Each line from the one containing "Outsunny Pop-Up Zelt für 2 Personen blau" through the last line of the records is to be repeated exactly, with all pictures left out.

[Study material — start]

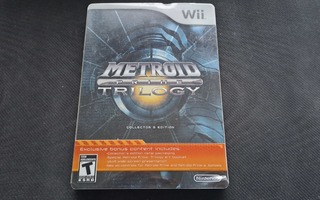 Metroid Prime Trilogy (Steelbook)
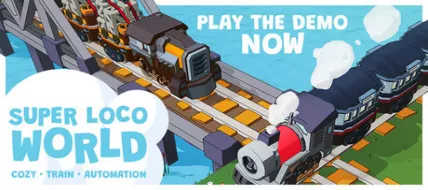 Super Loco World Cozy Train Automation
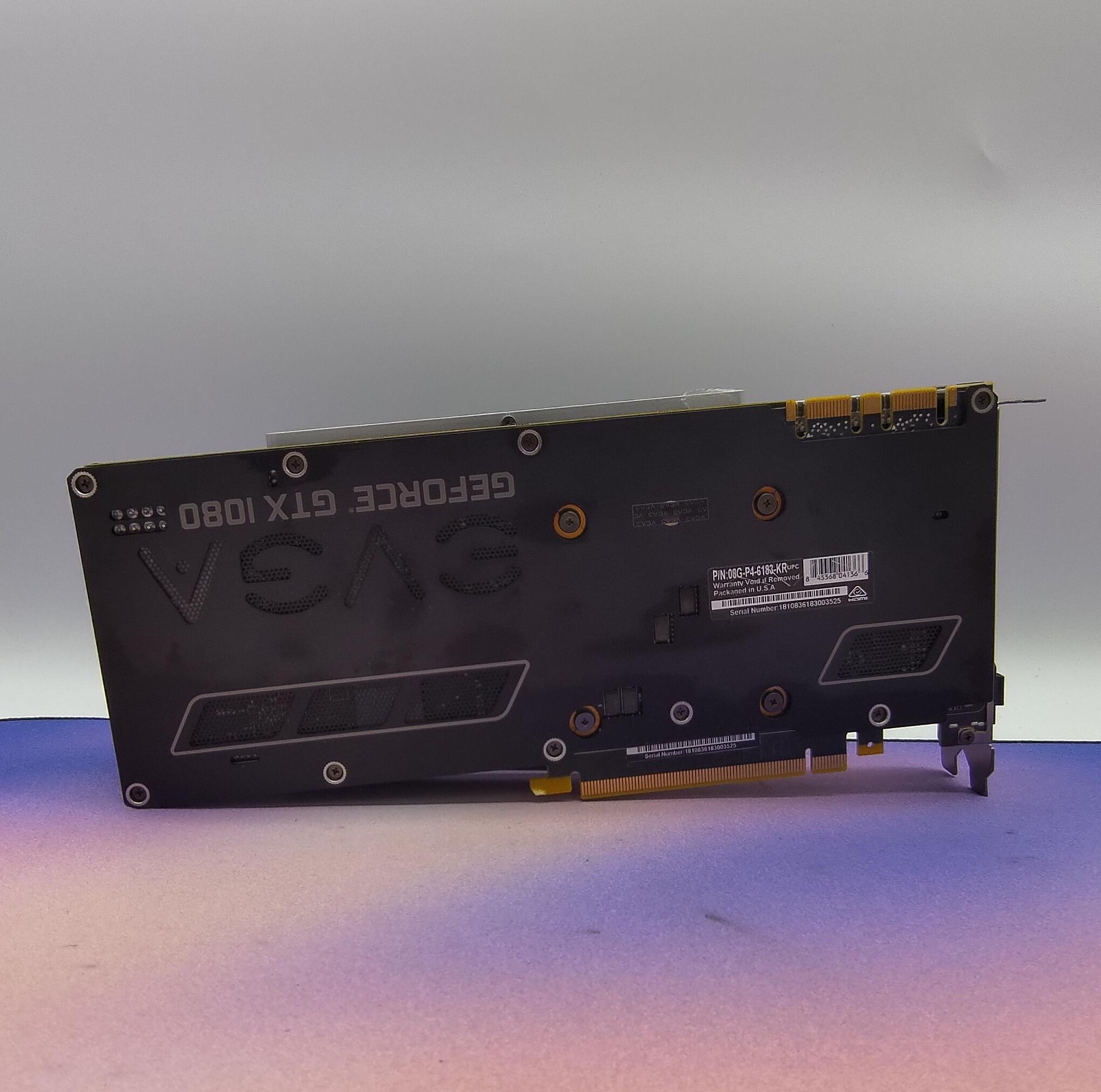 EVGA GTX 1080 SC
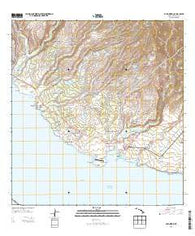 Hanapepe Hawaii Historical topographic map, 1:24000 scale, 7.5 X 7.5 Minute, Year 2013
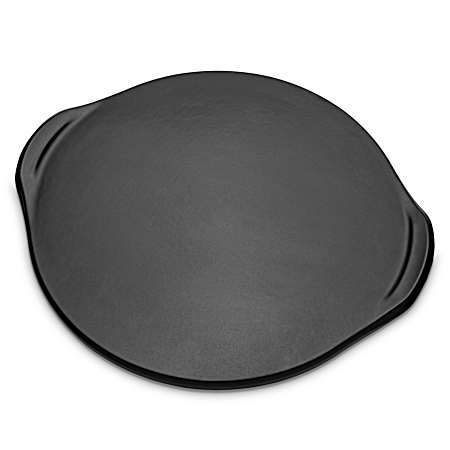 Black Gourmet Round Grilling Stone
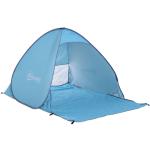 Outsunny Pop-Up Zelt für 2 Personen blau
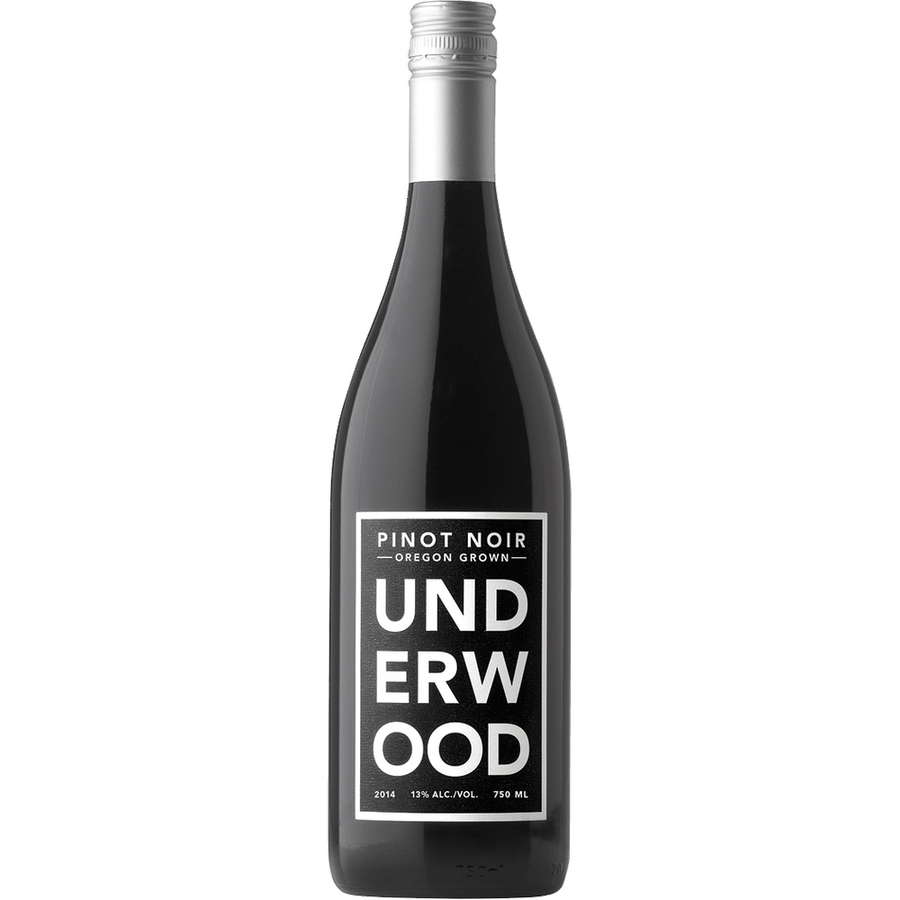 Underwood Cellars Pinot Noir 750ML Front Bottle Label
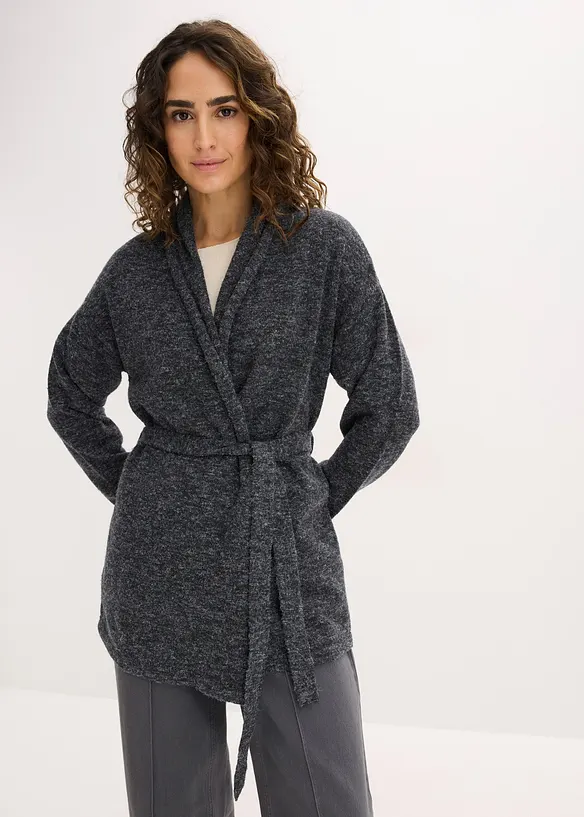 Jas van fluffy Hairly Knit, bonprix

[Study material — finish]

> **Result**:
 Outsunny Pop-Up Zelt für 2 Personen blau
 Underwood Cellars Pinot Noir 750ML Front Bottle Label
 Jas van fluffy Hairly Knit, bonprix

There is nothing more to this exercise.